## [Dataset items]
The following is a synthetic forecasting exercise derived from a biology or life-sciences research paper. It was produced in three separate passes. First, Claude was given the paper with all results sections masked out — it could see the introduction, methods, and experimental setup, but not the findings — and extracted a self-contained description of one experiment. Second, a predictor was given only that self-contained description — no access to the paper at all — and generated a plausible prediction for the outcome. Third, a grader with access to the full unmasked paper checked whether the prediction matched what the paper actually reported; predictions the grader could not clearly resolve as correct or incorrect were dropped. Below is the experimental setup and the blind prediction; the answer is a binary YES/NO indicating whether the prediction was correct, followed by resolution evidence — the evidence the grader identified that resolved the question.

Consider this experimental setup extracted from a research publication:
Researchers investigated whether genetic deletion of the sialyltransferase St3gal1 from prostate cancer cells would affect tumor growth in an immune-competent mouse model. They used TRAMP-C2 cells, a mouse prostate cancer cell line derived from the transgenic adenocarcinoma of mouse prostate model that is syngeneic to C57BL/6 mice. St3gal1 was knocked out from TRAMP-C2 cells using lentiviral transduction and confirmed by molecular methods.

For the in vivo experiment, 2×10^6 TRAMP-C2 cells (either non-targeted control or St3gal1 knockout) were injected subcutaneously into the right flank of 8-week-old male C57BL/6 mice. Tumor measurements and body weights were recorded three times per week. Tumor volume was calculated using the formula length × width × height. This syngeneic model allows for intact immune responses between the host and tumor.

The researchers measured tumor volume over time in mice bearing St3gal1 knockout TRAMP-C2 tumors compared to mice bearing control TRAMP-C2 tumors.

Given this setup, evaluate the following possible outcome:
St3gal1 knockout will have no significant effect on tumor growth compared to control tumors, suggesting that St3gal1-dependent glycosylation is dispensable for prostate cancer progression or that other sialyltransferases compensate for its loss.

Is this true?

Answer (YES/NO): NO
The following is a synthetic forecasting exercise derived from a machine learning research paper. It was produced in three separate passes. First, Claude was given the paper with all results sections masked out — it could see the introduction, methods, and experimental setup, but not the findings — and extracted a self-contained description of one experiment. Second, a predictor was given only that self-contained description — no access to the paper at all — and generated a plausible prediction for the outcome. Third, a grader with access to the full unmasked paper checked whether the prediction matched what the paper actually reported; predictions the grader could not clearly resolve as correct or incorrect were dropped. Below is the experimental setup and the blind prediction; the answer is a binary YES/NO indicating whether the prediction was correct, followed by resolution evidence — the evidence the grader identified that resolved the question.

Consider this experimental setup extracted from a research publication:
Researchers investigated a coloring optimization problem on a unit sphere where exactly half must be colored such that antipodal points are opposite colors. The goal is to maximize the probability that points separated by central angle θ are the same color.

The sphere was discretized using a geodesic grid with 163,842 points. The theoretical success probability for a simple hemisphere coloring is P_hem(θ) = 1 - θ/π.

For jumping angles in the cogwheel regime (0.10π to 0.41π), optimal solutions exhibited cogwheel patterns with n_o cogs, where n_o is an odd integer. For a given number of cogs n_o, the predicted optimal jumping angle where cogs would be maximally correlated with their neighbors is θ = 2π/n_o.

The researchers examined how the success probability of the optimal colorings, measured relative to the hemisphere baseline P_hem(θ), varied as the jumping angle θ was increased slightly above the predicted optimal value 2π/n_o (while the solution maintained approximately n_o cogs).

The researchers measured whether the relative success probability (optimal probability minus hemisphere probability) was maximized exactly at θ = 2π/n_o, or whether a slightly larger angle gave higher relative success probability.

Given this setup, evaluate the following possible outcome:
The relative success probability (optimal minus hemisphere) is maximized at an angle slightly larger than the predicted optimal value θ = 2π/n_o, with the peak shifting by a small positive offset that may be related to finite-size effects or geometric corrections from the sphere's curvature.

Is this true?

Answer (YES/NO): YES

## [Exercise description]
With no other words, report how many lines in the entries hold the string "TRAMP".

## [Answer]
3